MLB Advanced Analytics - Prediction Machine

MLB Advanced Analytics

Marlins Baseball

As a sport, baseball is loaded with statistics and words that have become household terms even for non-sports fans.

For instance, one might say they “struck out” during a job interview or their “batting average” fixing items around the house is low. These stats are so commonly known that they’ve transcended America’s Pastime, and even your brother-in-law who knows nothing about sports, has a basic understanding of them. Staple stats like these, as well as others like ERA and slugging percentage, have some use to handicappers, but partly because this data is so well known and easily accessible to the public, its value is limited.

Then, on the other side of the spectrum, there are advanced analytics. These are more fringe baseball statistics that even lifelong baseball fans might not be familiar with. These formulas can help fill in the gaps left by standard baseball stats. Professional bettors are constantly trying to see a clear picture of a baseball team or player, and using advanced analytics is like graduating from a black and white screen to high definition color. These metrics help make sense of the more basic stats and give handicappers, sportsbooks, and baseball executives insight into what’s really going on.

Below, I’ll introduce you to three advanced baseball analytics I lean on to examine starting pitchers while handicapping games. Here’s a couple disclaimers before we get started:

1.) These analytics can be trusted more when they include more data. A little more than 20% through the MLB season, 2023 analytics are less predictive this time of year than they will be in September.

2.) This article isn’t meant to be all encompassing, it’s meant to be an introductory primer. The world of advanced analytics is deep. I’m talking, Matthew McConaughey’s voiceover in a car commercial deep. We couldn’t possibly include everything in this limited space, and the intent is to make it as easily digestible as possible.

GB % – Ground Ball Percentage for pitchers is calculated by dividing the number of ground balls induced by the number of balls in play. This equation can be especially useful to handicappers when there are outside factors that might cause more home runs in a game than usual. For instance, a hitter friendly ballpark, or strong winds blowing out. Let’s say there is a game in Colorado with 16 MPH winds blowing out to straight-away center field and starting pitcher A has a 65% GB% and starting pitcher B has a 45% ground ball %. Pitcher A may be more likely to find himself in trouble, especially vs. a lineup with a lot of home runs. Ground balls are also more likely to induce double plays and help pitchers out of jams with men on base.

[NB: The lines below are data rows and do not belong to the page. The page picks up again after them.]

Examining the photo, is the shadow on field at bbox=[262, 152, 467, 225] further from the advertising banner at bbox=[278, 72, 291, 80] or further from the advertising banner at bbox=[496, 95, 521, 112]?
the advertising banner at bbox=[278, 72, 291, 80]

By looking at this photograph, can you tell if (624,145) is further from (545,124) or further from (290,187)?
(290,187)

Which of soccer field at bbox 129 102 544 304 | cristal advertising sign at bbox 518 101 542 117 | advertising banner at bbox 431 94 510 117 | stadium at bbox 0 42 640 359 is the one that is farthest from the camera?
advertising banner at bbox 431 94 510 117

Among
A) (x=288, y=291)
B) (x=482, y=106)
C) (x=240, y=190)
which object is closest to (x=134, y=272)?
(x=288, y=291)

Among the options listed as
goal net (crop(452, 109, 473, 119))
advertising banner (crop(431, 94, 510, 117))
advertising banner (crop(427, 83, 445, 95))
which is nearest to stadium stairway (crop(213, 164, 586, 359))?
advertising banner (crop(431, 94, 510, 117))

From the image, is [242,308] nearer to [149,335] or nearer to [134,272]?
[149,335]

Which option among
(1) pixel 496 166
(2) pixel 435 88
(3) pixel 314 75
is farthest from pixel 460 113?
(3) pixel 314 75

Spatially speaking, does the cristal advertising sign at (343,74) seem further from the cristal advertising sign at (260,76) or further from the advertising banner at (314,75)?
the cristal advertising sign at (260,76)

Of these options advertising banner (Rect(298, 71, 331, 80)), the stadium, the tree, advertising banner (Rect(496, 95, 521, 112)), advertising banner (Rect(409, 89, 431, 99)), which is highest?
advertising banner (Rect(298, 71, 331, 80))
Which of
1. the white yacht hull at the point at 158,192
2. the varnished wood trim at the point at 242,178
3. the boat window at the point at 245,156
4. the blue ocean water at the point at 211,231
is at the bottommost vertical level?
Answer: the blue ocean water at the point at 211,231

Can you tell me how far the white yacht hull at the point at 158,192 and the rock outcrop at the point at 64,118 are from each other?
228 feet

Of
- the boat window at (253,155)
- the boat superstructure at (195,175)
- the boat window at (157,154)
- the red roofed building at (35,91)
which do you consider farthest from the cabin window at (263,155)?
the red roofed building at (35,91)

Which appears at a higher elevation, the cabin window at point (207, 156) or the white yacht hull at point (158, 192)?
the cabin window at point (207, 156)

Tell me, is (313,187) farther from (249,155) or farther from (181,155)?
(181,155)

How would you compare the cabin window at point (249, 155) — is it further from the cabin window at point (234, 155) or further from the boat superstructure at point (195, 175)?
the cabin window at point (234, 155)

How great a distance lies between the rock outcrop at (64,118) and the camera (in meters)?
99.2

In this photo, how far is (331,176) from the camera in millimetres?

BABIP – Batting Average on Balls in play is calculated like batting average, but it removes sacrifice flies, strikeouts and home runs. By removing those outcomes, we get a clearer picture of how often a ball lands for a hit when it’s in the field of play. While there are many ways a bettor could use this stat for batters and pitchers, I use it to see which starting pitchers might be regressing toward the mean. In other words, the league average for BABIP is roughly .300, so if a pitcher has been struggling this season and has an abnormally high BABIP, they may have been a bit unlucky thus far. Keep in mind, there are exceptions with this stat. For instance, with really skilled pitchers like Clayton Kershaw who consistently generate weak hit balls, he’s less likely to regress toward the mean. Kershaw’s BABIP is consistently well below .300 each season so it’d be a mistake to assume that number will suddenly trend upward causing him to struggle.

xERA – The Expected Earned Run Average calculation is more complex than Ground ball % or BABIP. The formula utilizes factors like exit velocity of batted balls and launch angles to determine the Expected Weighted On Base Average (xwOBA) and then converts it to an ERA scale. As a bettor, I like to compare a starting pitchers ERA to their xERA to get a clearer picture of how they’re performing. If these numbers are pretty close together, then I move along. However if there is a large gap between these numbers, it prompts me to look deeper and see how that gap can be explained.

If you’re new to the world of advanced analytics, these terms and the alphabet soup can be intimidating and confusing at first. The more you incorporate them into your handicapping and your daily analysis language, the more it becomes second nature.